• [Do this]:
Please answer these questions about the visualization code below:
1. What fill color is set for the columns of the county bar chart?
2. What subtitle does the county bar chart carry?
3. Which three columns are kept for the race/ethnicity data?

• [Extract to read]:
==========
Visualization Examples

Bar Chart: Top Counties

library(ggplot2)

enr <- fetch_enr(2024)

# Top 10 counties by enrollment
top_counties <- enr %>%
  filter(is_county, subgroup == "total_enrollment", grade_level == "TOTAL") %>%
  arrange(desc(n_students)) %>%
  head(10)

ggplot(top_counties, aes(x = reorder(county_name, n_students), y = n_students)) +
  geom_col(fill = "steelblue") +
  coord_flip() +
  scale_y_continuous(labels = scales::comma) +
  labs(
    title = "Top 10 California Counties by Enrollment",
    subtitle = "2023-24 School Year",
    x = NULL,
    y = "Total Enrollment"
  ) +
  theme_minimal()

Demographic Composition

library(ggplot2)

# Race/ethnicity pie chart data
race_data <- enr %>%
  filter(
    is_state,
    grade_level == "TOTAL",
    grepl("^RE_", reporting_category)
  ) %>%
  mutate(pct = n_students / sum(n_students)) %>%
  select(subgroup, n_students, pct)
==========
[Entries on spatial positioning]
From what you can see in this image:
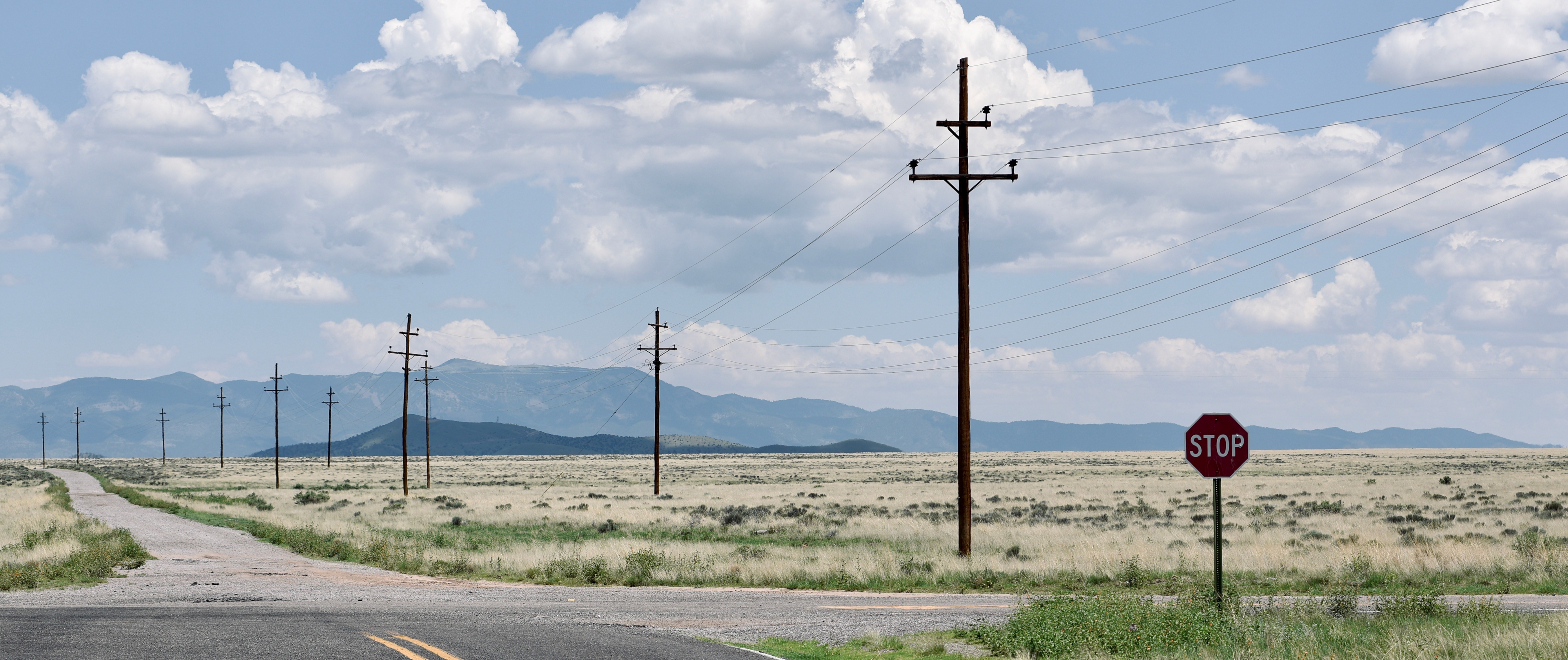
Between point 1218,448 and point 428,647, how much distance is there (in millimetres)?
11154

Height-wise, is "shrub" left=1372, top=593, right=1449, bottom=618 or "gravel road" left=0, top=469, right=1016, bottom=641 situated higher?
"shrub" left=1372, top=593, right=1449, bottom=618

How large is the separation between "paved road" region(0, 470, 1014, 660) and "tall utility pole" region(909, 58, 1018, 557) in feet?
13.0

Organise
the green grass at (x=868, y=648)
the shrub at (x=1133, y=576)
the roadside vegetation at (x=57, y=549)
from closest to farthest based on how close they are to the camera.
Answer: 1. the green grass at (x=868, y=648)
2. the shrub at (x=1133, y=576)
3. the roadside vegetation at (x=57, y=549)

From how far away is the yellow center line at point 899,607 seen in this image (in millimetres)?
19656

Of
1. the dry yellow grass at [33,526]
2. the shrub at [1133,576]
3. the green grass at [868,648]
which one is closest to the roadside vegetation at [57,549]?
the dry yellow grass at [33,526]

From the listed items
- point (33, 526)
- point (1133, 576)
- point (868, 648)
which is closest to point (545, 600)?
point (868, 648)

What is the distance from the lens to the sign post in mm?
15648

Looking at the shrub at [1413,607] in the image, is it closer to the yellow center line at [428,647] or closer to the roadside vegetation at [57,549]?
the yellow center line at [428,647]

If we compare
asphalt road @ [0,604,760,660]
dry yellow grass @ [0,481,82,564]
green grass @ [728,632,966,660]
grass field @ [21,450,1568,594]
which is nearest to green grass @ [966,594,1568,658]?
green grass @ [728,632,966,660]

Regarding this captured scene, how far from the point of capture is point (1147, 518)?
4100cm

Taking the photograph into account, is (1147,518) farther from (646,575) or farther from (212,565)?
(212,565)

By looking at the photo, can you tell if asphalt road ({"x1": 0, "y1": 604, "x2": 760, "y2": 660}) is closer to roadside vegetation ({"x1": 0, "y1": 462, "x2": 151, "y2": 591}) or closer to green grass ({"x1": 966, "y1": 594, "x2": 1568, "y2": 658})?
green grass ({"x1": 966, "y1": 594, "x2": 1568, "y2": 658})

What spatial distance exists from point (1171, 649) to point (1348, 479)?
69.4m

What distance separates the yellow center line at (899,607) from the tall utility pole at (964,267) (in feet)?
16.4
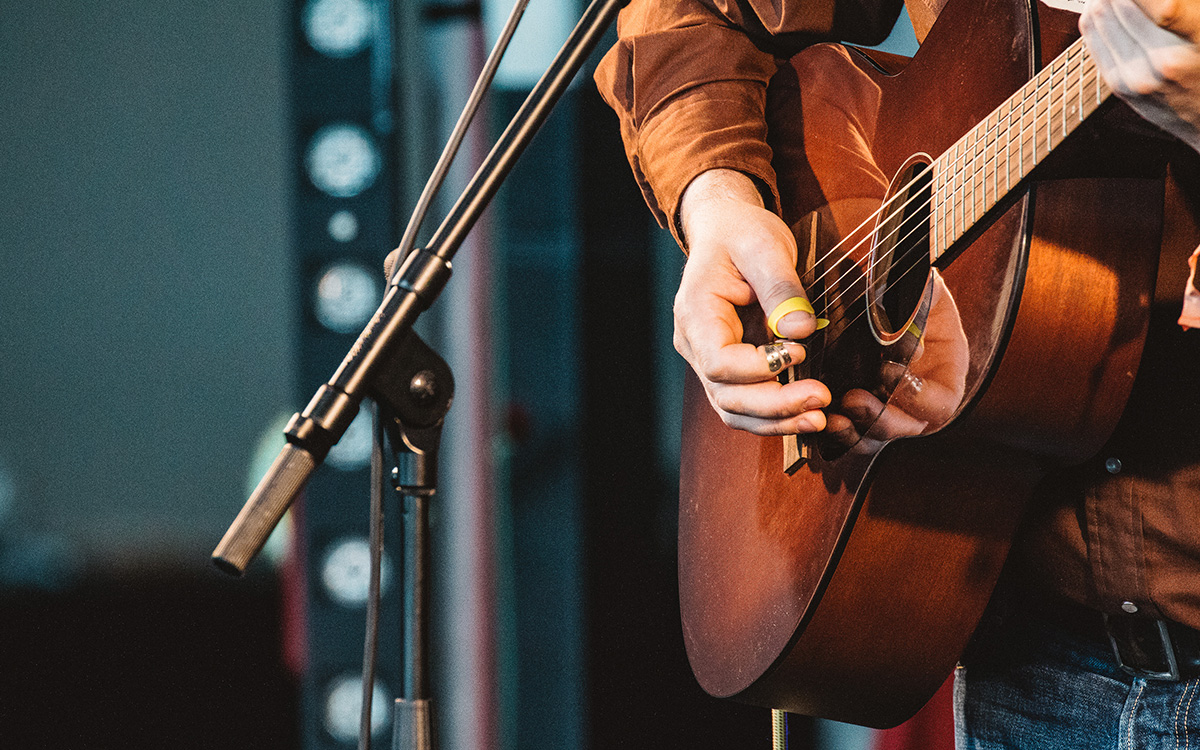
==========
• [Expected answer]:
1. steelblue
2. 2023-24 School Year
3. subgroup, n_students, and pct